TASK DETAILS - Reproduce word for word everything from the line containing "What is the measured" down to the last line of the data below, including both of those lines.

PROVIDED RECORDS -
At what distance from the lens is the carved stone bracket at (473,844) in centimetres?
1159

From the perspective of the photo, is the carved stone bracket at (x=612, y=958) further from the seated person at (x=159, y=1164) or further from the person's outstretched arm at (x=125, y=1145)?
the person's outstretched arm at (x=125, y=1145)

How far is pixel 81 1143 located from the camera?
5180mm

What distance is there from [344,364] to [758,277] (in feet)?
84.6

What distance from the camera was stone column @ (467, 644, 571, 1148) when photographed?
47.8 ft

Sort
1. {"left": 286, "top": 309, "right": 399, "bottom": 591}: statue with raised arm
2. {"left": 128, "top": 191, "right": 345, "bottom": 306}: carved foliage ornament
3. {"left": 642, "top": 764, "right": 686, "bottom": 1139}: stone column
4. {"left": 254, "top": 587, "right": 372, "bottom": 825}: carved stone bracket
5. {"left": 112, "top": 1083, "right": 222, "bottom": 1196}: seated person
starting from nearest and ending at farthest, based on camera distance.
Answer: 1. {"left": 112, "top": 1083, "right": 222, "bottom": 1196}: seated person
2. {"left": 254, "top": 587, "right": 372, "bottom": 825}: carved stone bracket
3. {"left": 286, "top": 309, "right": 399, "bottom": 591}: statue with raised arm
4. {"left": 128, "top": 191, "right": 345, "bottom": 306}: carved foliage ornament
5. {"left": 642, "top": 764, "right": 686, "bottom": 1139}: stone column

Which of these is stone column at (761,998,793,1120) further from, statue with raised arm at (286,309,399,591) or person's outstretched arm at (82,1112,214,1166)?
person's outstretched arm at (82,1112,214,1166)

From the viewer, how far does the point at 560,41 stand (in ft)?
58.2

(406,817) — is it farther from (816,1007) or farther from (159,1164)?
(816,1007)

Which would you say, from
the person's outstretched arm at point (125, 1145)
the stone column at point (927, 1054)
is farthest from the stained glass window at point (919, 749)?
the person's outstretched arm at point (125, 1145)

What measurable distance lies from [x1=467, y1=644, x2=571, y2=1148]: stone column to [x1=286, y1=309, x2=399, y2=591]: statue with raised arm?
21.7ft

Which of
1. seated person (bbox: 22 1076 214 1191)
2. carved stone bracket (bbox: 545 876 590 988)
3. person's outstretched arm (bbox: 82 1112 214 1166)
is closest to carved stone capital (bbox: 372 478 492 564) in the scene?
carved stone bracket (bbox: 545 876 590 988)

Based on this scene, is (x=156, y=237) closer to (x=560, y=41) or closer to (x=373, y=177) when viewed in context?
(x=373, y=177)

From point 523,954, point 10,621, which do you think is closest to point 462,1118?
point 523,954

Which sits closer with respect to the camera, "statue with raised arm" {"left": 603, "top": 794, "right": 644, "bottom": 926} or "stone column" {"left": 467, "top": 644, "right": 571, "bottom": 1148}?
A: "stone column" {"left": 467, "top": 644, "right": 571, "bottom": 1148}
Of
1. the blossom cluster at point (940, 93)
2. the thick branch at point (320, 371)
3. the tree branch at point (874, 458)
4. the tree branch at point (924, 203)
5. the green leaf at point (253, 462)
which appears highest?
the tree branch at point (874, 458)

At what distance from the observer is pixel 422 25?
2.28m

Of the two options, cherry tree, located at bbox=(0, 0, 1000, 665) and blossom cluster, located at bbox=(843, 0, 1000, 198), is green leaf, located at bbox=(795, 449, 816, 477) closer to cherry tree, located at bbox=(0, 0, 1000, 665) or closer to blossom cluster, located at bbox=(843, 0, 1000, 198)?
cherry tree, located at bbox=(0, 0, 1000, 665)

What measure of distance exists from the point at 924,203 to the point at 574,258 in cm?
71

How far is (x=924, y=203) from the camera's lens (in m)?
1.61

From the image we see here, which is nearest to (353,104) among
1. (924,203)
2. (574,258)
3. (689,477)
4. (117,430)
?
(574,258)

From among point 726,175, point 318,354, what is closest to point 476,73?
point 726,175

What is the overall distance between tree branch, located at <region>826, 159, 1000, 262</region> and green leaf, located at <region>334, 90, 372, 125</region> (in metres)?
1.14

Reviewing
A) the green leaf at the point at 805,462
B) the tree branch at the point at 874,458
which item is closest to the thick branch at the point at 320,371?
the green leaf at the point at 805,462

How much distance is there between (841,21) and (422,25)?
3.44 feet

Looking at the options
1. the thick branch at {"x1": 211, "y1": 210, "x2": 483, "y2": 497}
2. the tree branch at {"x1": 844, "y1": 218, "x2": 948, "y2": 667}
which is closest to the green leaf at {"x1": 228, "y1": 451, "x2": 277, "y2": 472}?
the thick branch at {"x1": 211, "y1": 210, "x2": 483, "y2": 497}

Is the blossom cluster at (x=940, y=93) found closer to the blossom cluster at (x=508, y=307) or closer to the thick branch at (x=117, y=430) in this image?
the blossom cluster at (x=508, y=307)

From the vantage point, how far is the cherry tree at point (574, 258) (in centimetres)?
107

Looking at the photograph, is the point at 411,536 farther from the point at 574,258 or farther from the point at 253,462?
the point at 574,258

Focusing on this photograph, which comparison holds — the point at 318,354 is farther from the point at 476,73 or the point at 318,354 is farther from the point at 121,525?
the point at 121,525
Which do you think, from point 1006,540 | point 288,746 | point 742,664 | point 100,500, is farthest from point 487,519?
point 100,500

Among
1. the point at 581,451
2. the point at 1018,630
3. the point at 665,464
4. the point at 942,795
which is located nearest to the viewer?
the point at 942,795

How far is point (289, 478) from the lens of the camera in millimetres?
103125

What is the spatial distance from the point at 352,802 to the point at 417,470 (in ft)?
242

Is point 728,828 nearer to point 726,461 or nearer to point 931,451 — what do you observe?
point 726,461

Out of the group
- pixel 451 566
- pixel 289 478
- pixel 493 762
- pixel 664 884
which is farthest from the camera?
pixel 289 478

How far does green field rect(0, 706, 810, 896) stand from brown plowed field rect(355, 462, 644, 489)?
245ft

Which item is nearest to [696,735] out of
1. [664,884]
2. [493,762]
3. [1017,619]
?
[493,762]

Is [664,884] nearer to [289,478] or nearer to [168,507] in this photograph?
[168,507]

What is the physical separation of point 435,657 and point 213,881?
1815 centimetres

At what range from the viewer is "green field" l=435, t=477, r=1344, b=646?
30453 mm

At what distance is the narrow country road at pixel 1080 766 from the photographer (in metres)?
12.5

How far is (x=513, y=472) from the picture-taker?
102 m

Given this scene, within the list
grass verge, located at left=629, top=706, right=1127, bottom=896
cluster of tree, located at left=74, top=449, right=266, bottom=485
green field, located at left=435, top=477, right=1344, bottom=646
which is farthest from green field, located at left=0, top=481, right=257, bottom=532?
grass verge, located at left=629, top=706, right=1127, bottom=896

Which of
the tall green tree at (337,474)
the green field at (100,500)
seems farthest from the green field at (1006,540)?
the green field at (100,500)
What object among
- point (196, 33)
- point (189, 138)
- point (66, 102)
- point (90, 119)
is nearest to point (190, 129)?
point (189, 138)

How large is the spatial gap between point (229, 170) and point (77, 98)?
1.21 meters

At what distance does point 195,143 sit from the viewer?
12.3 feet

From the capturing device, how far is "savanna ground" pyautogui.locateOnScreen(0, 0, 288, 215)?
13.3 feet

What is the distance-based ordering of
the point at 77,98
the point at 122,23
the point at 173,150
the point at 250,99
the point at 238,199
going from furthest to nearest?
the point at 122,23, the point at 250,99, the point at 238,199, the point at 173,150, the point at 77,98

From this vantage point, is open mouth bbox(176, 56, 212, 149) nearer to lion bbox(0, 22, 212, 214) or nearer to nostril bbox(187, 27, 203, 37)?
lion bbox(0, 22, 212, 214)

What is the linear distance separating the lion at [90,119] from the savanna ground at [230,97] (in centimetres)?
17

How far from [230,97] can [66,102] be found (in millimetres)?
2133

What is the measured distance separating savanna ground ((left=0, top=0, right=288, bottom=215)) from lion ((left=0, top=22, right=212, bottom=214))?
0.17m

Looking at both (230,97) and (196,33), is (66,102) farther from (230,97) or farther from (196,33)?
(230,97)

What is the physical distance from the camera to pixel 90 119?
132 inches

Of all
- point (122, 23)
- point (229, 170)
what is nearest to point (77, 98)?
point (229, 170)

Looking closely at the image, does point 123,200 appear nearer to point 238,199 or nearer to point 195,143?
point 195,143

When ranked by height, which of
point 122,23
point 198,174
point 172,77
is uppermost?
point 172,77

TASK RESULT -
What is the measured distance separating savanna ground ((left=0, top=0, right=288, bottom=215)) from lion ((left=0, top=22, right=212, bottom=214))?
0.17m

Looking at both (230,97) and (196,33), is (66,102) farther from (230,97) or farther from (196,33)?
(230,97)

What is the physical distance from the camera to pixel 90 119?
132 inches

Of all
- point (122, 23)
- point (229, 170)
what is nearest to point (77, 98)?
point (229, 170)

Looking closely at the image, does point 123,200 appear nearer to point 238,199 or nearer to point 195,143?
point 195,143

When ranked by height, which of
point 122,23
point 198,174
point 172,77
is uppermost?
point 172,77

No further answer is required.